Say you have a C code like this:

#include <stdio.h>

int main(){
    printf("Hello, world!\n");
    printf("%d\n", f());    
}

int f(){

}

It compiles fine with gcc, and the output (on my system) is:

Hello, world!

14

But.. but.. how is that possible? I thought that C won't let you compile something like that because f() doesn't have a return statement returning an integer. Why is that allowed? Is it a C feature or compiler omission, and where did 14 come from?

2
  • Why would it fail to let f() return but not main()
    – Falmarri
    Nov 23, 2010 at 19:42
  • 4
    @Falmarri: because since C99 not returning from main is explicitly allowed as an exception of the rule. Not returning from main is equivalent to returning 0 which is equivalent of calling exit(0). Nov 23, 2010 at 20:55

7 Answers 7

20

The return value in this case, depending on the exact platform, will likely be whatever random value happened to be left in the return register (e.g. EAX on x86) at the assembly level. Not explicitly returning a value is allowed, but gives an undefined value.

In this case, the 14 is the return value from printf.

1
  • 11
    Technically, if a non-void function returns without a value and the function's return value is used, the behavior is undefined (C99 §6.9.1/12) -- it might return a random value, it could crash, etc. On x86, it will probably just use whatever junk is in the EAX register. But on other architectures, such as IA64, uninitialized garbage could be deadly. Oct 26, 2012 at 19:19
10

compile with -Wall to enable more sanity checking in the compiler.

gcc -Wall /tmp/a.c
/tmp/a.c: In function ‘main’:
/tmp/a.c:5: warning: implicit declaration of function ‘f’
/tmp/a.c:6: warning: control reaches end of non-void function
/tmp/a.c: In function ‘f’:
/tmp/a.c:10: warning: control reaches end of non-void function

Note how it flags up the missing return statements - as "control reaches end of non-void function"?

Always compile using -Wall or similar - you will save yourself heartache later on.


I can recall several occasions when this exact issue has caused hours or days of debugging to fix - it sorta works until it doesn't one day.

4

14 is exactly the return value of the first printf, also.
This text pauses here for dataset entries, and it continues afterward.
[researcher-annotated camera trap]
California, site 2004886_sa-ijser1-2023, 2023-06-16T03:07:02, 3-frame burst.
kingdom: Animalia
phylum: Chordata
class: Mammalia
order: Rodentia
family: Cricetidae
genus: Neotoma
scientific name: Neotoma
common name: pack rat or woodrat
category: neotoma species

Probably, the compiler optimized out the call to f() and then we're left with 14 on EAX.

Try compiling your code with different optimization levels (-O0, -O1, -O2, -O3, -Os) and see if the output changes.

3

18 is the return value of the first print statement. (the number of characters printed)

This value is stored in stack memory.

In second printf function the stack value is 'returned' by function f. But f just left the value that printf created in that slot on the stack.

for example, in this code:

#include <stdio.h>

int main(){
    printf("Hello, world!1234\n");
    printf("%d\n", f());    
}

int f(){

}

Which compiles fine with gcc, and the output (on my system) is:

Hello, world!

18

for details of printf() returning value mail me.

1

You probably have the warning level of your compiler set very low. So it is allowed, even if the result is undefined.

0

The default return value from a function is int. In other words, unless explicitly specified the default return value by compiler would be integer value from function.

So, the ommiting of return statement is allowed, but undefined value will be returned, if you try to use it.

0

I compile with -Werror=return-type to prevent this. GCC will give an error if you don't return from a function (unless it's void return).